Iyiola Solanke


Iyiola Solanke is an Academic Fellow in the Inner Temple and Chair in European Union law at the University of Leeds. She is interested in the European Union and racial integration, and founded the Black Female Professors Forum in 2017.

Early life and education

Solanke earned a bachelor's degree in German and Drama at the University of London, and graduated in 1992. She moved to the London School of Economics for her graduate studies, earned a master's degree and PhD in 2005. She worked as a Teaching Fellow at the London School of Economics. She joined the University of Michigan Law School as a Jean Monnet Fellow in 2007.

Research and career

Solanke investigates governance in European institutions, including the European Court of Justice. She specialises in discrimination law and European Union law. Solanke joined the University of Leeds in 2010. That year, Solanke was one of the first people to be appointed Academic Fellow of the Inner Temple. She founded Temple Women's Forum North in 2013. The forum exists to extend outreach from the Inner Temple to legal professionals in the North East. Solanke investigates discrimination law as a stigma using sociological and socio-psychological theories. She is a Visiting Professor at Wake Forest University, where she teachers courses European Union law.

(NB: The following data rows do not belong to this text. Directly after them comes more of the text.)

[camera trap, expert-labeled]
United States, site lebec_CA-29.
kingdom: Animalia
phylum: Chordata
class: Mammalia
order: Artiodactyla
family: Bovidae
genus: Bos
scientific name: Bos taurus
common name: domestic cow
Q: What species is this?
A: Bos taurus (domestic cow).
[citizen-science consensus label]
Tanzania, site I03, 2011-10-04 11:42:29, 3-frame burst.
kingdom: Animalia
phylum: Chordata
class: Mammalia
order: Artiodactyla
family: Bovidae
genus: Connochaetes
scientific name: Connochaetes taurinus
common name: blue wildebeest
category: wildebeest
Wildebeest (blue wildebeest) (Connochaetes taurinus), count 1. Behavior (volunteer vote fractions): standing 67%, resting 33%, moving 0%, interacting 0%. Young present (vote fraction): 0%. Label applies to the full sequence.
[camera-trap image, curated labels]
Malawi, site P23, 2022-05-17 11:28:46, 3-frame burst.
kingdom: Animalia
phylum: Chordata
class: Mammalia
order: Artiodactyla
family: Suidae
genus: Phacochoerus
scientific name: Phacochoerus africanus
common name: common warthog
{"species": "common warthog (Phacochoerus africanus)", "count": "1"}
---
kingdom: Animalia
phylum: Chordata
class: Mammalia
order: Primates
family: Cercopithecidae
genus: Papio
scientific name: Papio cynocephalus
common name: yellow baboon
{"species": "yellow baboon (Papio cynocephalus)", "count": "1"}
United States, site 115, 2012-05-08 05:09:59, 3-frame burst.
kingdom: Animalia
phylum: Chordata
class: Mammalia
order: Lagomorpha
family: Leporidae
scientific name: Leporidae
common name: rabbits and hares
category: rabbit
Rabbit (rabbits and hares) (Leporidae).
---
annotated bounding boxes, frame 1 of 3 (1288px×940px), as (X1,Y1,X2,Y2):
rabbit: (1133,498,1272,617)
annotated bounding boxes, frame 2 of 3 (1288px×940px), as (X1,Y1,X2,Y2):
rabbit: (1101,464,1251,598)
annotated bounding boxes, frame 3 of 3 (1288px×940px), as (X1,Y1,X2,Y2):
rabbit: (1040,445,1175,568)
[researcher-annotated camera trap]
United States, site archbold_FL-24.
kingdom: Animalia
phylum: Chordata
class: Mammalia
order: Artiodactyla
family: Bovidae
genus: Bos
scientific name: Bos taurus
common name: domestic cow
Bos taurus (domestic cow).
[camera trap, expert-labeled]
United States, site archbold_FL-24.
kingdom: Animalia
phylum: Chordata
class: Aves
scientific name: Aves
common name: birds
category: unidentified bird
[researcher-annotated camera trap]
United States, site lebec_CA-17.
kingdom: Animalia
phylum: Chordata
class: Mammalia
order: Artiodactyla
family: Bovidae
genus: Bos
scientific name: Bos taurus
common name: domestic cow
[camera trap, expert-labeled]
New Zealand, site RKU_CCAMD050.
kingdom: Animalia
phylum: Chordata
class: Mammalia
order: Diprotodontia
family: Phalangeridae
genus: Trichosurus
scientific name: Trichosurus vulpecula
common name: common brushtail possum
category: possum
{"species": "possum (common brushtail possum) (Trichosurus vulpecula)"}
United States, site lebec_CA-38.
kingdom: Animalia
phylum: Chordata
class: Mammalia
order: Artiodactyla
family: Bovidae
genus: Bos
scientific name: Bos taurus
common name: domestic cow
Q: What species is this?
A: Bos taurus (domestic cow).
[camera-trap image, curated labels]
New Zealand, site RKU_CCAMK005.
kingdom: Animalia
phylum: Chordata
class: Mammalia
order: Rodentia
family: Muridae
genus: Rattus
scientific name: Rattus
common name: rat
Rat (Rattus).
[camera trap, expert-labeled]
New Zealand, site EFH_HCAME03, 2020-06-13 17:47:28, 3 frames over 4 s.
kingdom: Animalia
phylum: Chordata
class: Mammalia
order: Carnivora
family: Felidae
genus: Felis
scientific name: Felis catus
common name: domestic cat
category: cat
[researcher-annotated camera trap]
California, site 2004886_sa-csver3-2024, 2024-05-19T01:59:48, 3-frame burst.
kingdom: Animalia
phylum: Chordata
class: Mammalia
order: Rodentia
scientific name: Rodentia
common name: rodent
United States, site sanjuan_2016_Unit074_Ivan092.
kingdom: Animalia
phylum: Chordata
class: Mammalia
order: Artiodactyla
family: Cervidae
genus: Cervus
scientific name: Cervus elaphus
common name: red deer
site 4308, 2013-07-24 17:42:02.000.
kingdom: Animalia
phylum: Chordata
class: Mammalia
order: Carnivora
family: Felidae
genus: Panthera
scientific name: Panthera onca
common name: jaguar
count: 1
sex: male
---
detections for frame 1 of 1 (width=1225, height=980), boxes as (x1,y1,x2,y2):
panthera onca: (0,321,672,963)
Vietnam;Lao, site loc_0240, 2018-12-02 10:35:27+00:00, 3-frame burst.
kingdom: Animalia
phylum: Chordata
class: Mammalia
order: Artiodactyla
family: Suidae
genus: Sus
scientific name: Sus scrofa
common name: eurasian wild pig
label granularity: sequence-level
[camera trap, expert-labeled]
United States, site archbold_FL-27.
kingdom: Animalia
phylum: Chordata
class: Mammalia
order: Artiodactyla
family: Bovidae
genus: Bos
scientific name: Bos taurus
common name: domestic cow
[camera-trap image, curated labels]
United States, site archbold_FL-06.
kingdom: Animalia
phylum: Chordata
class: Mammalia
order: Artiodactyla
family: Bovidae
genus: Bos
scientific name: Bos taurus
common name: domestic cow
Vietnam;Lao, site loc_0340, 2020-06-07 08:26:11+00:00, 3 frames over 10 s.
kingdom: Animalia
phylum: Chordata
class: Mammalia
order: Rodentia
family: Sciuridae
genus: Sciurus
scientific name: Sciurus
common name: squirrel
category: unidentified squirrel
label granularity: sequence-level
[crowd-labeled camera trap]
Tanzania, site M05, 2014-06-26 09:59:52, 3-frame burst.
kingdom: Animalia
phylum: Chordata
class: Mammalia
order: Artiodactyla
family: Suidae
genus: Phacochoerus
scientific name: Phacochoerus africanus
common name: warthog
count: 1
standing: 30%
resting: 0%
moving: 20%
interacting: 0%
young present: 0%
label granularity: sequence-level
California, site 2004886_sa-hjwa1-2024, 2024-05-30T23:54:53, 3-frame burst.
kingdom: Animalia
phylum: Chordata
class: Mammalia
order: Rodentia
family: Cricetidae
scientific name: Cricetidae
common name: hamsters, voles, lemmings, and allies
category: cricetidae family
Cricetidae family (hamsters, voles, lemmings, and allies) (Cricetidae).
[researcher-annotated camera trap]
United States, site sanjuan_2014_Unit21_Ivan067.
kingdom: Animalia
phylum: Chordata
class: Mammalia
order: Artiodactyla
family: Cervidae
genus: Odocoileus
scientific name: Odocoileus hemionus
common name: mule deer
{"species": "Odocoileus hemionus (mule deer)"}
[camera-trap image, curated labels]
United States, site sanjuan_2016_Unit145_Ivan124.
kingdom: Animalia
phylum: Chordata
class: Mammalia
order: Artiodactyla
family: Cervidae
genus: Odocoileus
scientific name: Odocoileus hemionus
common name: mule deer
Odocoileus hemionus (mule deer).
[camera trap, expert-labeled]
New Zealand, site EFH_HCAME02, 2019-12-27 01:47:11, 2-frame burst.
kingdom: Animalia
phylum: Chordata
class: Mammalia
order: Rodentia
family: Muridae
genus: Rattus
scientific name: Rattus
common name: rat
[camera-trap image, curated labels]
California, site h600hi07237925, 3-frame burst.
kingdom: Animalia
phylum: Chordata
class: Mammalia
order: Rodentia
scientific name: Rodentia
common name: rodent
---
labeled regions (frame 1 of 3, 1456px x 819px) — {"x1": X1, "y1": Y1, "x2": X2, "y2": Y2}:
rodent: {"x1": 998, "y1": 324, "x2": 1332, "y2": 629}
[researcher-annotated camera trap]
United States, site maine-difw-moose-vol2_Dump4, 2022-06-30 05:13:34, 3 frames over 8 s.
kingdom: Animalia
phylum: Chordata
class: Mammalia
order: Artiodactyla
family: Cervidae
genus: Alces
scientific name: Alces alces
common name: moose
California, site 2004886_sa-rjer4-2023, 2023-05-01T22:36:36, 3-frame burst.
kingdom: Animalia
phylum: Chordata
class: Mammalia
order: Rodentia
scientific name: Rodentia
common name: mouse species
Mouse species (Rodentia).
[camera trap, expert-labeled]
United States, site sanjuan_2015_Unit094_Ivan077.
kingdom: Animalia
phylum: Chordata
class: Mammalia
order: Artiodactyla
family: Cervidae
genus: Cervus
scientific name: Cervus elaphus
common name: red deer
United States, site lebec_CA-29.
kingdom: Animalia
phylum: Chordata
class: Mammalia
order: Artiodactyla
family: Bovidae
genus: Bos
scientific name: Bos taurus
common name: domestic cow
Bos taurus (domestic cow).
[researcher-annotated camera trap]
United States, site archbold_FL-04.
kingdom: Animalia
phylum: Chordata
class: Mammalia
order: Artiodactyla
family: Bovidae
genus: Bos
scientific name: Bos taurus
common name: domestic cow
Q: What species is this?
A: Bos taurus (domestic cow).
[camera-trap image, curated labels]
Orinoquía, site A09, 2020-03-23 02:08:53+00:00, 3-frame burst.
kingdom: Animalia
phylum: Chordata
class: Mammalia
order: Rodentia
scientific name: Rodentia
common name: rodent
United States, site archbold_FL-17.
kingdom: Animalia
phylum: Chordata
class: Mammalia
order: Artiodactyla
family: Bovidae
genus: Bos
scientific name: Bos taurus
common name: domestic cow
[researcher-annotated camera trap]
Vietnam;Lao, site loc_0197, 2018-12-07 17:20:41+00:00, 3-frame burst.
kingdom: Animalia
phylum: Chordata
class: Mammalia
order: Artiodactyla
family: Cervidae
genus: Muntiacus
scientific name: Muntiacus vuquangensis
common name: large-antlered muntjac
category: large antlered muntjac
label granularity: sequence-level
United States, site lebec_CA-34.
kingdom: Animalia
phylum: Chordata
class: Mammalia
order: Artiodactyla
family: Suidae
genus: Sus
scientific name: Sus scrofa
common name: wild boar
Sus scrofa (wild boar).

She has written about the need for proper rights of European Union nationals after the United Kingdom has left the European Union.
Solanke was appointed to the University of Salamanca in 2017. She was made a member of the Valuation Tribunal for England, which looks to support legal appeals for the population of the United Kingdom. In January 2018 Solanke was appointed the Fernand Braudel Fellow at the European University Institute, where she is working on the theory and practise of judiciary diversity in Europe.
Solanke was appointed chair of the inquiry into the history of eugenics at University College London. The inquiry was launched in November 2018, and will inform the University College London strategy on teaching and studying eugenics, as well as identifying its relationships with modern-day racism.

Advocacy and public engagement

Solanke founded the Black Female Professors Forum in 2017. She has written for the Huffington Post and is a speaker at TEDxLondon in 2019.
In January 2018, Solanke joined a commission investigating the death of Oury Jalloh.